WHAT IS EXPECTED:
Please copy out, word for word, every line of the records from the one holding "At what range" through the end of the records, inclusive.

___

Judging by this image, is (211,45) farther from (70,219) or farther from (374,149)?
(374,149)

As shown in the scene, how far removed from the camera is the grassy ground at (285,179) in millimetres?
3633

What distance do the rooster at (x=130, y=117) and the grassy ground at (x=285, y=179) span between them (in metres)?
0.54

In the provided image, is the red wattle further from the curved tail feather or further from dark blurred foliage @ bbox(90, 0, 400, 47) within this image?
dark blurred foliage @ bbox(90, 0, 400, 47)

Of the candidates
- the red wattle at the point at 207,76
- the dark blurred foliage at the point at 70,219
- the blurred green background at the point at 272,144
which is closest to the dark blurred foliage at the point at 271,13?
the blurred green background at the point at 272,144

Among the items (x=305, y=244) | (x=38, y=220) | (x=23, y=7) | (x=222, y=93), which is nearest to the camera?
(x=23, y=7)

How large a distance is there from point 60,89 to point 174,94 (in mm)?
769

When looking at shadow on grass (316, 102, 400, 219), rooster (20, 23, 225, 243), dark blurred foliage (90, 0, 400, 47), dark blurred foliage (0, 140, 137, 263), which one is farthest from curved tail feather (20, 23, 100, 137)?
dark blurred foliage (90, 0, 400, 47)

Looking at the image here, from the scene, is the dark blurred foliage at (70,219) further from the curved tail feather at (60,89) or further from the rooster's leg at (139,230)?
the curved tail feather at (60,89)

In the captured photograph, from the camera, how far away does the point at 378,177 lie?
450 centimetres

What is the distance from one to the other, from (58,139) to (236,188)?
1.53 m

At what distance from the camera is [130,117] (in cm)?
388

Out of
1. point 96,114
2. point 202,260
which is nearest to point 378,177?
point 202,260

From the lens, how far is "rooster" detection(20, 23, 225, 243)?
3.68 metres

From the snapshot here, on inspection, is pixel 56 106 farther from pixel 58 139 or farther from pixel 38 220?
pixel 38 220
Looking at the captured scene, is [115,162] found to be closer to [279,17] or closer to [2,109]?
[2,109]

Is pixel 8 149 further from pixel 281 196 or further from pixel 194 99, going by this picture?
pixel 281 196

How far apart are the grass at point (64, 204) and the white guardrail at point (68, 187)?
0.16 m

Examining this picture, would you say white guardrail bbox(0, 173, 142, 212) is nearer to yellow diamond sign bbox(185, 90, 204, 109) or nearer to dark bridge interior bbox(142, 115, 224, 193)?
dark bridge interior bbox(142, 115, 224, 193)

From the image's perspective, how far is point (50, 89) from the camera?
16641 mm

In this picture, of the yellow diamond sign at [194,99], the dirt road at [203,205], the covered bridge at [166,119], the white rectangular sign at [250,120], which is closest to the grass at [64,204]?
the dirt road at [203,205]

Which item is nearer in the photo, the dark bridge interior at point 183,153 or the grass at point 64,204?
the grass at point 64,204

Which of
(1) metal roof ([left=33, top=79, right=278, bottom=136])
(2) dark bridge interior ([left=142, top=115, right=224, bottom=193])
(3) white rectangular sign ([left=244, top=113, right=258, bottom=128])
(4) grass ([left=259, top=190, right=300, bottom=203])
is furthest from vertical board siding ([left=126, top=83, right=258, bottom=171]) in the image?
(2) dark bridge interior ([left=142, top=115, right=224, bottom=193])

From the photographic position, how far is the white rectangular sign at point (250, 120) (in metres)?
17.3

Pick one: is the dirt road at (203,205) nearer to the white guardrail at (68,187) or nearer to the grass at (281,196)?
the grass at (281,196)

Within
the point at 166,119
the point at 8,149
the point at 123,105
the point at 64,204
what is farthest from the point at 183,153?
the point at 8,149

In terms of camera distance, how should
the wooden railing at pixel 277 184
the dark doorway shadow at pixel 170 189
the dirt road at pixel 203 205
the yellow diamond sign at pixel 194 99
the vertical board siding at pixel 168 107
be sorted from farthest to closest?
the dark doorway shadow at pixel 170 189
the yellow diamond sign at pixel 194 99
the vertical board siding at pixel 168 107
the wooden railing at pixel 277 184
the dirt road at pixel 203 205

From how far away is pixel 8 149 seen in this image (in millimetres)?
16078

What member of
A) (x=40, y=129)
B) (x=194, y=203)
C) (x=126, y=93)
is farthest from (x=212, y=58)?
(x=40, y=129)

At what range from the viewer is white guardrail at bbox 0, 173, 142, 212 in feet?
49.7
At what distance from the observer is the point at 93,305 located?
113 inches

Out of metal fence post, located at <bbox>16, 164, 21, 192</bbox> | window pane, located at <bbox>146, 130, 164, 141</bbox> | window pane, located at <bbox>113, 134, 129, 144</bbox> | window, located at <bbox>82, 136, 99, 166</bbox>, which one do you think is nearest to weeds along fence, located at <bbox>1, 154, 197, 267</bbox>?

___

TASK RESPONSE:
At what range from the viewer is white guardrail at bbox 0, 173, 142, 212 in feet?
49.7
At what distance from the observer is the point at 93,305 located?
113 inches

Out of metal fence post, located at <bbox>16, 164, 21, 192</bbox> | window pane, located at <bbox>146, 130, 164, 141</bbox> | window pane, located at <bbox>113, 134, 129, 144</bbox> | window, located at <bbox>82, 136, 99, 166</bbox>, which one do you think is nearest to weeds along fence, located at <bbox>1, 154, 197, 267</bbox>?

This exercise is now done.